The Finance Minister, Ken Ofori Atta, has revealed that government has so far injected over GH¢8 billion into the banking sector to stabilise the crisis facing the sector.
He indicated that government had no other option than to pump the amount into the sector to save most banks from collapsing and also secure the deposits of about 1.2 million people.
Speaking at a stakeholders engagement on the 2019 budget in Kumasi on Friday, the Finance Minister explained that government’s intervention was necessary because the ripple effect could see many companies going down, and jobs being lost.

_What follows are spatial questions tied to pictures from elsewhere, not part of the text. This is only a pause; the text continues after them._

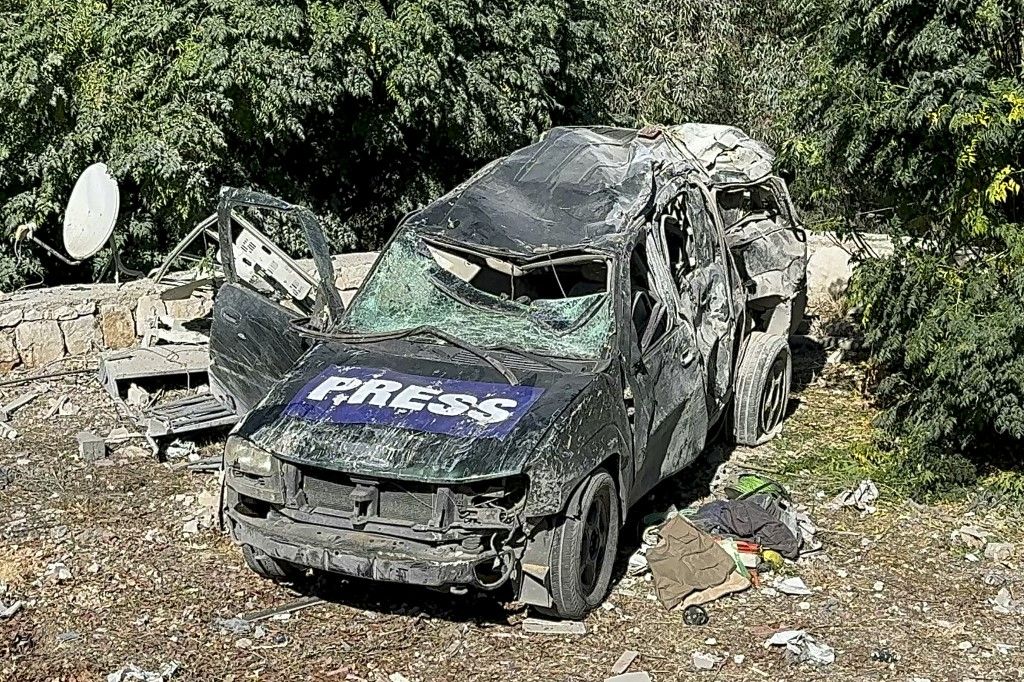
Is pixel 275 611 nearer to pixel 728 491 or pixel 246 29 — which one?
pixel 728 491

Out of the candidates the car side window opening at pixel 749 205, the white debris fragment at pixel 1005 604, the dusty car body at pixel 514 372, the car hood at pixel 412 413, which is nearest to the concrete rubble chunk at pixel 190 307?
the dusty car body at pixel 514 372

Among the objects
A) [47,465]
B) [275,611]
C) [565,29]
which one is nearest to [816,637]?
[275,611]

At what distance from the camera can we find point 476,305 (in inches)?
282

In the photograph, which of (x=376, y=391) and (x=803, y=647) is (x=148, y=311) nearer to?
(x=376, y=391)

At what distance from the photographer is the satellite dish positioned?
10008mm

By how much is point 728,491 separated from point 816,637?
5.93 ft

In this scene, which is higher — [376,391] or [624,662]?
[376,391]

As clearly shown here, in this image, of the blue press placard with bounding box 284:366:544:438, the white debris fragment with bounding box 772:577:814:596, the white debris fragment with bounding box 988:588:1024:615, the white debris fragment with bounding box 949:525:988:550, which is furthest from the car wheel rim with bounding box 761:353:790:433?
the blue press placard with bounding box 284:366:544:438

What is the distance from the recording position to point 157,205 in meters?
12.0

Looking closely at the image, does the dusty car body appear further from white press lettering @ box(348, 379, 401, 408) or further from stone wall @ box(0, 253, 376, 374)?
stone wall @ box(0, 253, 376, 374)

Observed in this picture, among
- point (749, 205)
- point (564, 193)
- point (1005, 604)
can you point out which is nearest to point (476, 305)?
point (564, 193)

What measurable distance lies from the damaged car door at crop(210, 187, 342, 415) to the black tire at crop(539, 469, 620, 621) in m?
2.21

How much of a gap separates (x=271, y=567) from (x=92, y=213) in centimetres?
467

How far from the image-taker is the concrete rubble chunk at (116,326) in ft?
35.4
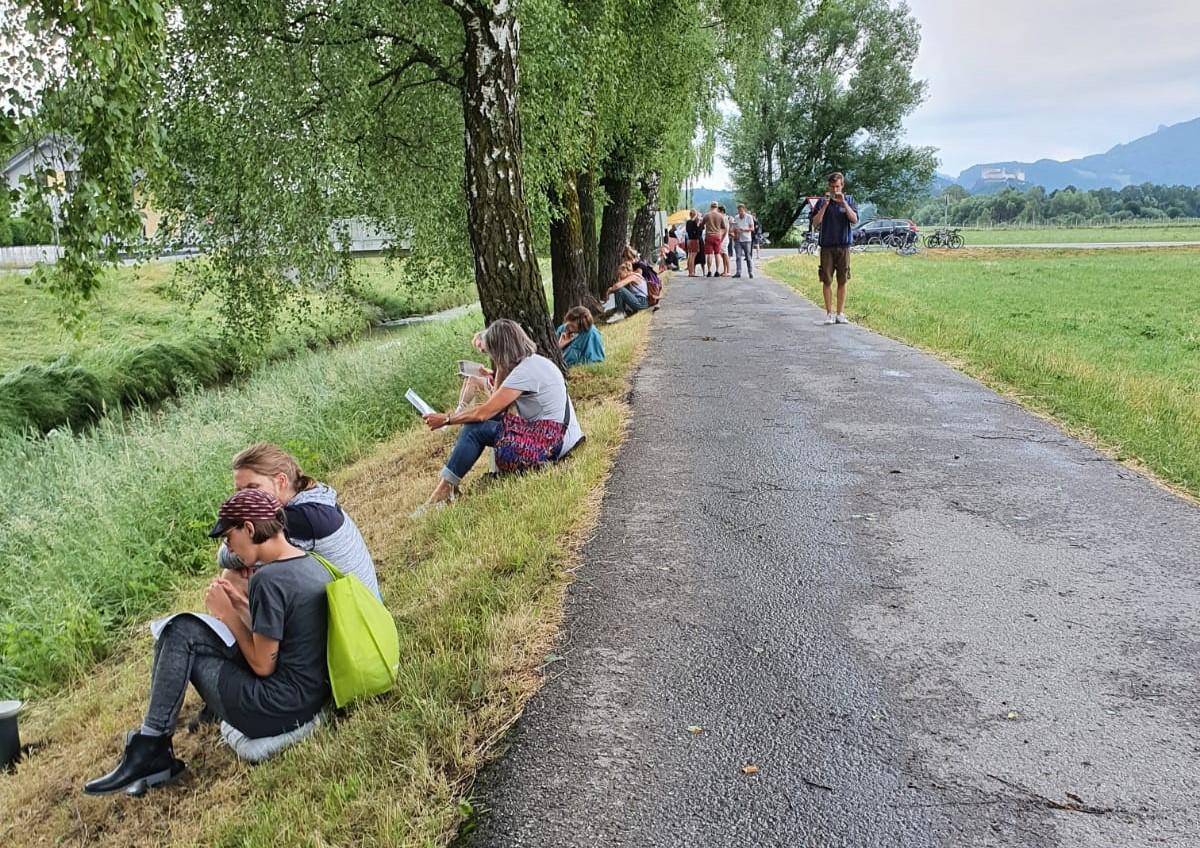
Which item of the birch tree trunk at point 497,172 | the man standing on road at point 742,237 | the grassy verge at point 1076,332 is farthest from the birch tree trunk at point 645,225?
the birch tree trunk at point 497,172

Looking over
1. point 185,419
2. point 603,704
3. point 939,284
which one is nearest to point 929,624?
point 603,704

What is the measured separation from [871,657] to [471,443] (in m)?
3.36

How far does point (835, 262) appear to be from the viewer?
11914 mm

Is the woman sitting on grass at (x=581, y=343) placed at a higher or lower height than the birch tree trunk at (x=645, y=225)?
lower

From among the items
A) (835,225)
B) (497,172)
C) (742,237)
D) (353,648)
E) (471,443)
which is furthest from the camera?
(742,237)

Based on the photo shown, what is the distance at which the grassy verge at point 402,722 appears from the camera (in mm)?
2898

About 1700 jobs were directly lost when the Bank of Ghana withdrew the licences of five commercial banks and merged them into a newly established bank – Consolidated Bank of Ghana – in August. Prior to that, two banks had suffered the same fate when their assets were taken over by the GCB in 2017.
“True we have lost some jobs in the banking sector, but the consequences of not intervening would have been quite clear to all of us,” the Finance Minister remarked.

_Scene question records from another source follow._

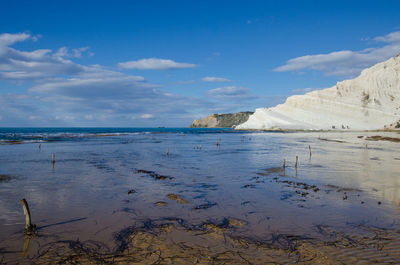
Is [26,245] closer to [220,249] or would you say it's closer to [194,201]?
[220,249]

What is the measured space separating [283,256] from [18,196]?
12744 millimetres

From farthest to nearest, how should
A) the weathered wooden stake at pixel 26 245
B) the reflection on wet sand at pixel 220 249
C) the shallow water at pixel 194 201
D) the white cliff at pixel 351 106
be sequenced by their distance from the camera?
the white cliff at pixel 351 106
the shallow water at pixel 194 201
the weathered wooden stake at pixel 26 245
the reflection on wet sand at pixel 220 249

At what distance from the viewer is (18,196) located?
13109 mm

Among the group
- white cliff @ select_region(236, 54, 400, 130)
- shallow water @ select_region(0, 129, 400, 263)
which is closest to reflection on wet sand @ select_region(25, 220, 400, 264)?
shallow water @ select_region(0, 129, 400, 263)

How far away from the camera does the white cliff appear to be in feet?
349

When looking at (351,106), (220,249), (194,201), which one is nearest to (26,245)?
(220,249)

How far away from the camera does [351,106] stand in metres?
111

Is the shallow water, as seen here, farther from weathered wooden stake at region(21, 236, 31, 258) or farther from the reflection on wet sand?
the reflection on wet sand

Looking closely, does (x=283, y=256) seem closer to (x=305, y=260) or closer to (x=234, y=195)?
(x=305, y=260)

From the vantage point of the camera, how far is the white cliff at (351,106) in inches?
4188

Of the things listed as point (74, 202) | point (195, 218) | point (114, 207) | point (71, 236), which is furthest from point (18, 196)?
point (195, 218)

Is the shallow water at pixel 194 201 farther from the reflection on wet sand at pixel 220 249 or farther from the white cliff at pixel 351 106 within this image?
→ the white cliff at pixel 351 106

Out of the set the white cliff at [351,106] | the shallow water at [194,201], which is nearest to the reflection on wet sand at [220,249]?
the shallow water at [194,201]

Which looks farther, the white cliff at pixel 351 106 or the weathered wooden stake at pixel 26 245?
the white cliff at pixel 351 106
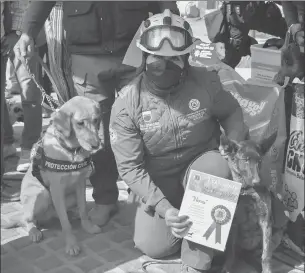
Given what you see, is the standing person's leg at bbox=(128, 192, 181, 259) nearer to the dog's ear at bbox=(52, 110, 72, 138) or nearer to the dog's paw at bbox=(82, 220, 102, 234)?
the dog's paw at bbox=(82, 220, 102, 234)

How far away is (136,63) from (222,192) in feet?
3.21

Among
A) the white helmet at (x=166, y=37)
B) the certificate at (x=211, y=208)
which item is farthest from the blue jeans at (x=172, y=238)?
the white helmet at (x=166, y=37)

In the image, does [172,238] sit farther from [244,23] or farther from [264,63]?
[244,23]

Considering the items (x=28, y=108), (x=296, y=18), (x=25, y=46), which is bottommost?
(x=28, y=108)

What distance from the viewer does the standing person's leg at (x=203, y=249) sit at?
2674 mm

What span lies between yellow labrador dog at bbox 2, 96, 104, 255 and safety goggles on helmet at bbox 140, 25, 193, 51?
0.61 metres

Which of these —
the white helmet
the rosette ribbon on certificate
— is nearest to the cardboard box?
the white helmet

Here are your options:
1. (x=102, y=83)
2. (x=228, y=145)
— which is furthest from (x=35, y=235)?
(x=228, y=145)

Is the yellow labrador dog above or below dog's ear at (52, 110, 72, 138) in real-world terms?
below

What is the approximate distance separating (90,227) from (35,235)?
400 millimetres

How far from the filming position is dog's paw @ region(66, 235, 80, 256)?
312cm

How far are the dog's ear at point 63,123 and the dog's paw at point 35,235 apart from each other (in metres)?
0.75

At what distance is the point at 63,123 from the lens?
3.03 metres

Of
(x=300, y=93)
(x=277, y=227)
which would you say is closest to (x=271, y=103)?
(x=300, y=93)
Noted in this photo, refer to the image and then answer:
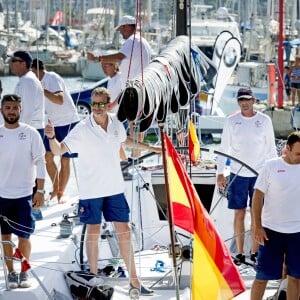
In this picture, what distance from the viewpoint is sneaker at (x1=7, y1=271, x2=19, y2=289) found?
Answer: 753 cm

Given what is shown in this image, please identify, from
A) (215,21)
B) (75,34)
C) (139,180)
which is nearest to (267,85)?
(215,21)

Meanwhile, Mr Ken Ofori Atta has said government intends to make the 2019 budget transparent and participatory as possible.
“2019 must be a budget that represents our deeper aspiration as to where we want the country to go…at least the next two years we should be clear in where we are going.”

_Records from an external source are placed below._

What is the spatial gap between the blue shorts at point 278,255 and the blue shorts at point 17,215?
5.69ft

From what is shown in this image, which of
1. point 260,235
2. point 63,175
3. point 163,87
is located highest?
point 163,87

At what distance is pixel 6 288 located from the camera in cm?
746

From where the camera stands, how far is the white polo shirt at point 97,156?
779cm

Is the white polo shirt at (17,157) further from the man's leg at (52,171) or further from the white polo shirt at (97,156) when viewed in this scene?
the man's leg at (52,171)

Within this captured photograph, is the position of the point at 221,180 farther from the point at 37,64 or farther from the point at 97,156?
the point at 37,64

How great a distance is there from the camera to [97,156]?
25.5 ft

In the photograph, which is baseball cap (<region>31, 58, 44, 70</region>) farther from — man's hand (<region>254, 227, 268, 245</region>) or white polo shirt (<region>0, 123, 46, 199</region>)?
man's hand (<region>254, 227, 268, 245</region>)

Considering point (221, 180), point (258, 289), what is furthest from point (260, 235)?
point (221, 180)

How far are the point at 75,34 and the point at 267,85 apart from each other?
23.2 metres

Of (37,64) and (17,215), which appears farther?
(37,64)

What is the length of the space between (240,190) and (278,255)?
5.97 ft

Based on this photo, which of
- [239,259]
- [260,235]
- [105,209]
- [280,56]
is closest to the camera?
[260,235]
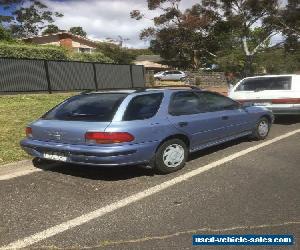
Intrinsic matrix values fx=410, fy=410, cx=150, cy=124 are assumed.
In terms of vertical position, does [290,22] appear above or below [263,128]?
above

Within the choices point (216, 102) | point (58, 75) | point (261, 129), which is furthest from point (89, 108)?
point (58, 75)

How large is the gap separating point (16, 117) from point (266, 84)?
22.1 feet

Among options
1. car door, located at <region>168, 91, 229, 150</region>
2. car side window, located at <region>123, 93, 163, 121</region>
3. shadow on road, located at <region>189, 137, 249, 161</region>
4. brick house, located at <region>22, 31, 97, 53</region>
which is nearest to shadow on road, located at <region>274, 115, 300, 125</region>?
shadow on road, located at <region>189, 137, 249, 161</region>

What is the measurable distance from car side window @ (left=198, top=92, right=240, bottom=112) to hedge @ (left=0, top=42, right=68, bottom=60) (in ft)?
48.0

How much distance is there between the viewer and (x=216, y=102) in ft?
24.5

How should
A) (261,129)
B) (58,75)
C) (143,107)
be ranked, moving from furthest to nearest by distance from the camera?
(58,75) → (261,129) → (143,107)

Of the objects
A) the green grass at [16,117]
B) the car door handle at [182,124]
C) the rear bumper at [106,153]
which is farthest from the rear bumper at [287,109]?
the green grass at [16,117]

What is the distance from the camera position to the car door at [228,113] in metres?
7.31

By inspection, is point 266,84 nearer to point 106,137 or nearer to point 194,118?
point 194,118

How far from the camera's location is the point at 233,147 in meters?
8.04

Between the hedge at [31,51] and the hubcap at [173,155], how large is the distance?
15482 millimetres

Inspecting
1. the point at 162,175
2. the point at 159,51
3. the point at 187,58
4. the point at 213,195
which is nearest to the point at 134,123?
the point at 162,175

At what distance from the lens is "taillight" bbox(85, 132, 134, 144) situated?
17.9 feet

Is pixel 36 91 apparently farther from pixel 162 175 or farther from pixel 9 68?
pixel 162 175
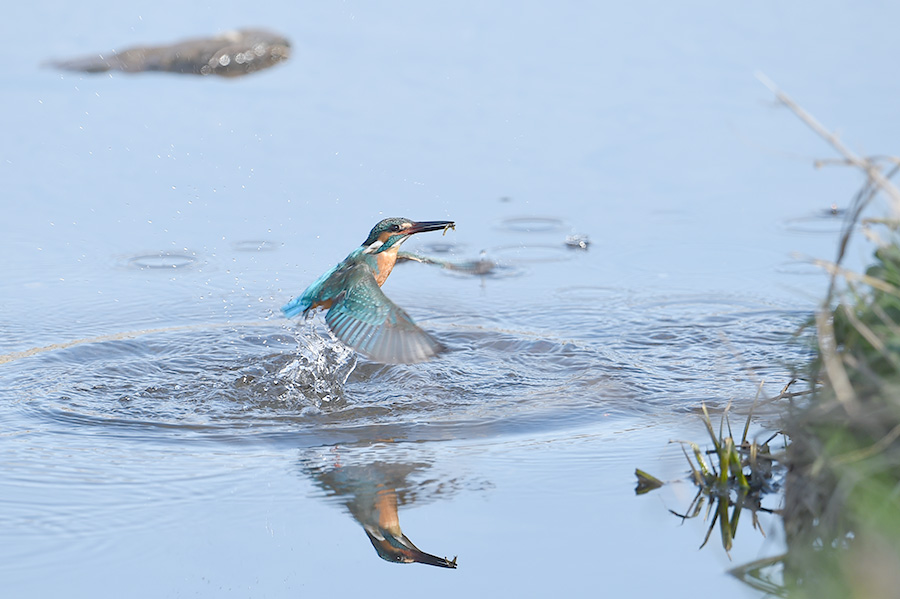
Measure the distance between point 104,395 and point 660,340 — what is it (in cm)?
221

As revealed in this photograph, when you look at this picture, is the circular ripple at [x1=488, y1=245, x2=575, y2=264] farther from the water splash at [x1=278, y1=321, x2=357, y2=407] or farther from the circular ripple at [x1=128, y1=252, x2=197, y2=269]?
the circular ripple at [x1=128, y1=252, x2=197, y2=269]

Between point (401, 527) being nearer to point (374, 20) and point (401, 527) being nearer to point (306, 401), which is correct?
point (306, 401)

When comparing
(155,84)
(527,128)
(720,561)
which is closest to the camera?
(720,561)

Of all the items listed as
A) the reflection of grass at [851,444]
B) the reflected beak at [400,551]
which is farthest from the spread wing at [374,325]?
the reflection of grass at [851,444]

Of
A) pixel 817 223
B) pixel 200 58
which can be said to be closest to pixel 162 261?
pixel 200 58

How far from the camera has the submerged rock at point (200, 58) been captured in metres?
8.55

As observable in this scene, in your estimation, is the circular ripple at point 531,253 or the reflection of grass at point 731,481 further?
the circular ripple at point 531,253

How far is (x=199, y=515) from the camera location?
3.40 metres

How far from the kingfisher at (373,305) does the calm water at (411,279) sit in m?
0.23

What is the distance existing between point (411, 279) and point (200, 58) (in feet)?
11.4

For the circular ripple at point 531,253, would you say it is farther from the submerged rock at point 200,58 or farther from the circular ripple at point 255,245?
the submerged rock at point 200,58

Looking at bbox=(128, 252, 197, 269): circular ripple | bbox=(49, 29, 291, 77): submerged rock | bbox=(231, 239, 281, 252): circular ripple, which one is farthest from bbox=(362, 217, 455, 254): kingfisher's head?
bbox=(49, 29, 291, 77): submerged rock

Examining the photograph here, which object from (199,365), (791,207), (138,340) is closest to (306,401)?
(199,365)

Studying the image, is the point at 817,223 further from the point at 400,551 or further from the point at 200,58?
the point at 200,58
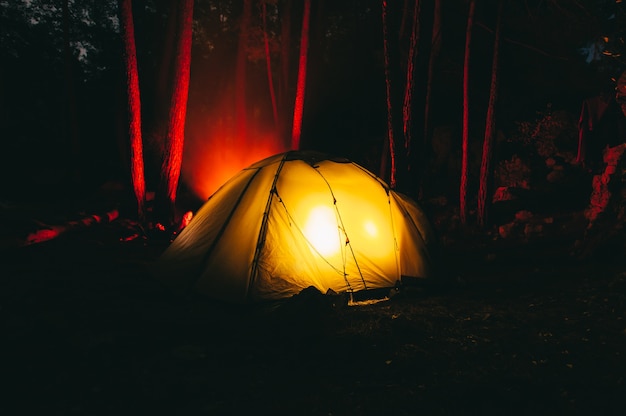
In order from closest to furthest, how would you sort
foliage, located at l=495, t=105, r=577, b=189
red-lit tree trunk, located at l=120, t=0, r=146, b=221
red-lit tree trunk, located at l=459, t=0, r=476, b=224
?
red-lit tree trunk, located at l=120, t=0, r=146, b=221 < red-lit tree trunk, located at l=459, t=0, r=476, b=224 < foliage, located at l=495, t=105, r=577, b=189

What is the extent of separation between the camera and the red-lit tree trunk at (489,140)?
1230 cm

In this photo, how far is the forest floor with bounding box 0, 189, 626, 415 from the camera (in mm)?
3715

Commenting on the challenges facing the cedi , he said, the strengthening of the US economy has been the cause of the depreciation of the cedi.
He indicated that had government not done remarkable work on the economy, the situation would have been worse.
Ken Ofori Atta conceded that the journey has not been easy since the NPP took over power, but said it has been able to improve the economy.
“The economy grew by 8.5% in 2017 up from its ailing growth of 3.7 percent in 2016,” the Finance Minister pointed out, adding that by the end of 2017, the fiscal deficit had reduced from 9.3% at the end of 2016 to 5.9%, lower than the programmed target of 4.5 percent at the end of 2018.
“Inflation has come down from 15.4 percent to 9.9 percent, public debt has come down from 73 percent to 69.8 percent of GDP, interest rate has come down from 16.3 percent to 13.3 percent,” he touted.
“Government has been investing in agriculture, strategic infrastructure, human capital with deliberate push towards industrialisation with active private sector investment in order to create jobs and wealth”.